Long Song Records – LSRCD139 – 2016
Herb Robertson: cornetta
Steve Swell: trombone, flauto
Daniele Cavallanti: sax tenore, flauto ney
Joe Fonda: contrabbasso, flauto
Tiziano Tononi: batteria
Daniele Cavallanti e Tiziano Tononi sono fedeli ad un’idea di musica che prende le mosse dai protagonisti della rivoluzione del free jazz, procedendo in avanti con i movimenti e i personaggi che hanno operato in continuità con quello stile, in particolare i rappresentanti della scuola di Chicago, senza dimenticare di stabilire un allacciamento consistente con il suono primitivo della madre Africa, lato sud in specie.

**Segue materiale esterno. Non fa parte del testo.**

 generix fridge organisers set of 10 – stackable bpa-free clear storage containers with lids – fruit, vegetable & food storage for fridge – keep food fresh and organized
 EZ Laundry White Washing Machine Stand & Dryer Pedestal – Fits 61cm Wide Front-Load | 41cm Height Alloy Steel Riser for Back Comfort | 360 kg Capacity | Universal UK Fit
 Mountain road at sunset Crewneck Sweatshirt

No time left è un disco inciso a Brooklyn nel 2015 e i due Nexus hanno fatto le cose davvero in grande, arruolando tre formidabili strumentisti, perfetti per condividere e arricchire questo tipo di progetto.

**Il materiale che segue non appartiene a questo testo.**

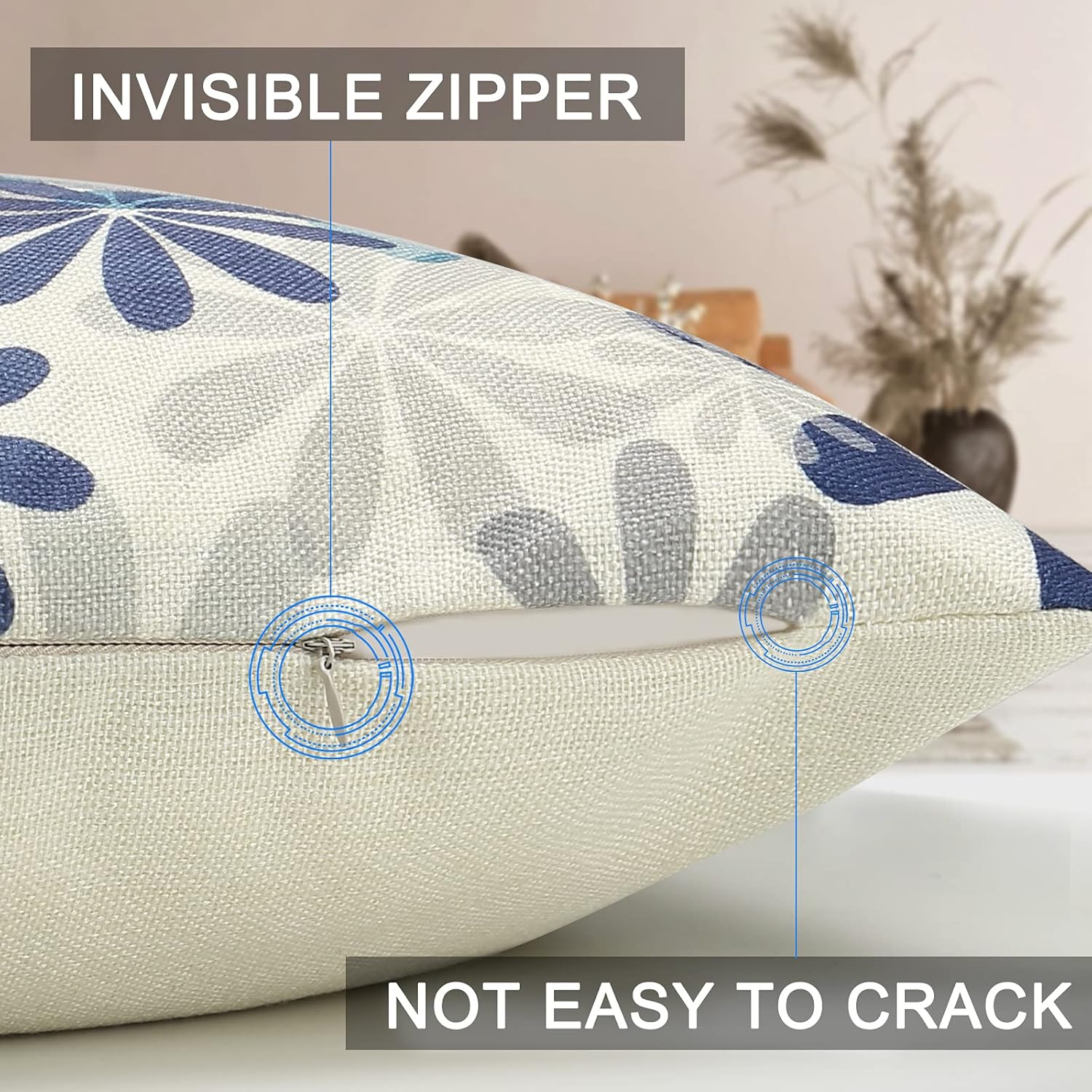 Baidast Juego de 4 fundas de almohada azules de 16 x 16 pulgadas, fundas decorativas para sofá, para interiores y exteriores, decoración del hogar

Joe Fonda, già membro di orchestre di Anthony Braxton, oltre che contitolare di una formazione con Michael Jefry Stevens, è al contrabbasso.
Steve Swell, al trombone, è uno degli specialisti più richiesti sul suo strumento e vanta collaborazioni prestigiose con tanti nomi che contano, da William Parker a Ken Vandermark.
Herb Robertson ha già registrato altri album dei due italiani ed è noto, principalmente, per aver fatto parte di uno dei primi gruppi di Tim Berne.
Insomma, il forte quintetto messo in piedi in America ha tutte le carte in regola ed è orientato nella direzione indicata, quella di un jazz selvatico, ruvido e cartavetrato. La nota “bella”, pulita, il passaggio liscio, levigato sono, infatti, banditi dall’idioma dei cinque “Brooklyn Express”. La front line, così, dialoga e si contrasta all’interno di un discorso polifonico, dove gli ottoni sputano fuoco e barriscono, coadiuvati dalle sordine. Il sassofono di Cavallanti, invece, parte seguendo il percorso dei binari, per deragliare, secondo necessità, articolando un fraseggio sporco ed eterodosso.
Il contrabbasso di Joe Fonda, poi, accompagna la band fornendo impulso e vigore. La batteria di Tononi riempie tutti gli spazi disponibili con un drummin’ poderoso e invadente, funzionale, però, al sound complessivo del quintetto.
Diversi pezzi sono omaggi ai santoni dell’avanguardia degli anni sessanta, settanta e oltre, da Bill Dixon a Ornette Coleman, dal sudafricano Harry Miller al pellerossa Jim Pepper, da Andrew Cyrille all’intruso, in tanto consesso “di colore”, Gil Evans (di pelle bianca). Si ha la sensazione, però, che le dediche siano servite semplicemente come spunto, come richiamo da seguire, accanto ad accordi minimi ed essenziali per far nascere e progredire lunghe improvvisazioni colettive. Di preordinato, di programmato in anticipo c’è veramente poco. Quasi tutto è frutto della capacità di composizione istantanea da parte dei cinque musicisti coinvolti nell’incisione.
Con questo disco Tononi e Cavallanti compiono un altro passo in avanti nella proposta di un jazz arcigno, a suo modo rigoroso, che non cerca il facile consenso, ma sa parlare ad un pubblico disponibile a lasciarsi trasportare da un flusso sonoro inarrestabile, con la sorgente nel passato, più o meno recente e lo sbocco nell’attualità o nel futuro.